沈眠川披了衣裳,安慰了他一番,才催促道:“你快些说,姨妈她到底怎么了?”
菖蒲抽抽噎噎道。
“姨妈的家在京郊十里外的牛家村,她家男人是村子里的泼皮无赖,十里八村无人敢惹,原以为他这一辈子是娶不上媳妇的,谁知忽然有一年带回来个模样极为标致的年轻媳妇。

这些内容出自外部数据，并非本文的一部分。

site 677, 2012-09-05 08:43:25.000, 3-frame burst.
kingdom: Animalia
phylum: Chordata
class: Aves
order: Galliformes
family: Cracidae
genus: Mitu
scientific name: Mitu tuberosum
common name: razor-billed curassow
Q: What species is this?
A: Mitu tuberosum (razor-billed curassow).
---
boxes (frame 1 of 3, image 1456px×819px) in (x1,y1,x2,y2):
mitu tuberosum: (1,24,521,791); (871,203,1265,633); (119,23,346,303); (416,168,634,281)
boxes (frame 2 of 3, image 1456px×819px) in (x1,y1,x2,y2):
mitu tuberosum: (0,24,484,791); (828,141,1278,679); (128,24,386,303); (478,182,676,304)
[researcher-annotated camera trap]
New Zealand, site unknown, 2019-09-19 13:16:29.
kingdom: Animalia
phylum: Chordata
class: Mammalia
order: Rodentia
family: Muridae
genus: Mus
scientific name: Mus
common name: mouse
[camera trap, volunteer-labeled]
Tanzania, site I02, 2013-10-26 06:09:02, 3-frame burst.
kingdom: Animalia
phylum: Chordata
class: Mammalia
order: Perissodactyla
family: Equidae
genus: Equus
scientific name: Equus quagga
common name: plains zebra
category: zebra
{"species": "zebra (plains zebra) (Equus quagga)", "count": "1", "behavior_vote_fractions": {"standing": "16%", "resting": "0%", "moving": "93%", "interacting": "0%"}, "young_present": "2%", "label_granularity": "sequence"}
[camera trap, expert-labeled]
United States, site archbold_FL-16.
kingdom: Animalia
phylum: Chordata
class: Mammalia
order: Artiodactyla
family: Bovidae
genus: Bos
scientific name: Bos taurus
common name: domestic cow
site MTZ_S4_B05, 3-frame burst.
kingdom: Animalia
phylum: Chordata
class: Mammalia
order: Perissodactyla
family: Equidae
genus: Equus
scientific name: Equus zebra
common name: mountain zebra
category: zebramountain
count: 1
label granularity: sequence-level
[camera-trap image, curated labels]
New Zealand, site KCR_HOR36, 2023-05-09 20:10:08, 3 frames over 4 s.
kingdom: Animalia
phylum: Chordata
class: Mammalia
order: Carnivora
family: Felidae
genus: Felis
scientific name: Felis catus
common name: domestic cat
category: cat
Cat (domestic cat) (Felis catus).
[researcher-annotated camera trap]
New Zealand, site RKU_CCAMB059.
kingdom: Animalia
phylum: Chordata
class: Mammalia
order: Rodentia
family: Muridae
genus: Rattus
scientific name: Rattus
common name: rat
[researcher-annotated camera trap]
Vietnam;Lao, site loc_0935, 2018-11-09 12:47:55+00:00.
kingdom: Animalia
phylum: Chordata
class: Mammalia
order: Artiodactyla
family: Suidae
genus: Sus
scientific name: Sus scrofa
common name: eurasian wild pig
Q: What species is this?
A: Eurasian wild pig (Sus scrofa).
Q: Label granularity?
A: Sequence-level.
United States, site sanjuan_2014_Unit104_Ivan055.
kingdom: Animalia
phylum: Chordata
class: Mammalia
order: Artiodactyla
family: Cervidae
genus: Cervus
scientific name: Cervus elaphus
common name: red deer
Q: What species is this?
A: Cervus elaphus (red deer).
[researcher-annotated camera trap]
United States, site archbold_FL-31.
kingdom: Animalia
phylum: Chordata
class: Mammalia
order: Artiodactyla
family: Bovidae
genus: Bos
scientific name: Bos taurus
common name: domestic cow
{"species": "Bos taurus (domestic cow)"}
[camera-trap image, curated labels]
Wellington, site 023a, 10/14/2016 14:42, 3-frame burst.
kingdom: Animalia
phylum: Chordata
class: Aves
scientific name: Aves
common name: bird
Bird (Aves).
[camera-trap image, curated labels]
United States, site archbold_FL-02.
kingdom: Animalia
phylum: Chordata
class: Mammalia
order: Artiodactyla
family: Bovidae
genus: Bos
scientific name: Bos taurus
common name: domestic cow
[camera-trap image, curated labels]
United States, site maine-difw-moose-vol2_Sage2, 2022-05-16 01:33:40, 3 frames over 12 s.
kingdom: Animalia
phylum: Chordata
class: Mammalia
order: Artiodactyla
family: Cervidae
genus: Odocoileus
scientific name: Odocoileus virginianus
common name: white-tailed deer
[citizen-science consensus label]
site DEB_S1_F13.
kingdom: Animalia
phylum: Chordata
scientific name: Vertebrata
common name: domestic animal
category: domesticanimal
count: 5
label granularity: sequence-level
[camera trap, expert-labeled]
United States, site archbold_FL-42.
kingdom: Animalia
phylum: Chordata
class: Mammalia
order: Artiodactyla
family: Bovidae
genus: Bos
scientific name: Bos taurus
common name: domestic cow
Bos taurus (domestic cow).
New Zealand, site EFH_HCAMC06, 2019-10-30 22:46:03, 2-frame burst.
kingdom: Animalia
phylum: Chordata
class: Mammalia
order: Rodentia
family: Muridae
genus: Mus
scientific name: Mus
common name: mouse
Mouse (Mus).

”
“村里人以为这无赖娶了媳妇该改改性子,好好过日子吧,可这人偏是那烂泥扶不上墙的种子,成日里喝酒赌钱,稍有不如意就对家里的妻女打骂不休。”
“可怜的姨妈,这些年也不知从哪儿省来的粮食送给我们的。”
沈眠川怒极,一掌拍在桌子上,喝道:“哪里来的混账王八羔子,竟敢打我姨妈?”
菖蒲见状连忙张开双臂拦在门口。
“公子,那可是有名的无赖狗腿子,不如咱们告诉了国舅爷,让他帮着”
不提许鹤庭倒也罢了,一提沈眠川就动气。
好好的都搬出去睡了。
还能指望得上他?
他拧着眉,沉思片刻,道:“等入了夜,你随我出一趟门,不给这厮一点教训,他就不知道花儿为什么这样红?”
菖蒲:“???”
花儿不止红,还有黄、绿、白呢。
牛家村。
撕心裂肺的哭喊声打破了午后的宁静。
乡野地方,况又是年下,家家户户都等着过年呢,听到喊叫声皆都出门看热闹来了。
只见牛二狗家门外围满了人,里三圈外三圈的连个下脚的地儿都没有。
两个壮汉一左一右的抓着程梨儿的手往外拖,程瑶清死死的抱住女儿的腰,不停的求饶,“各位大爷行行好吧,只要你们放了我女儿,我什么都答应你们。”
其中一个满脸横肉的男人往地上啐了一口。
“你男人欠了赌债,把你女儿卖给我们了,要不是看你女儿长的还有几分姿色,谁愿意搭理他牛二狗啊。”
程瑶清只觉有什么东西在脑袋里轰然炸开,有那么一刻她什么也听不到,什么也看不见,脑瓜子嗡嗡的。
她哭的涕泪糊了满脸。
到底力气太小,抢不过那两个壮汉。
她跪在地上不停的磕头,脑袋都磕破了。
“求求各位大爷了,我这就去给你们筹钱去,只要你们宽限我一两日就行。”
“求求你们放了我女儿吧。”
程梨儿向来胆子就小,这会哭着喊着,趁着男人不注意,狠狠地咬了其中一个男人的手上,男人吃痛,反手给了她一巴掌。
“娘!”
程梨儿只喊了这一声,就晕了过去。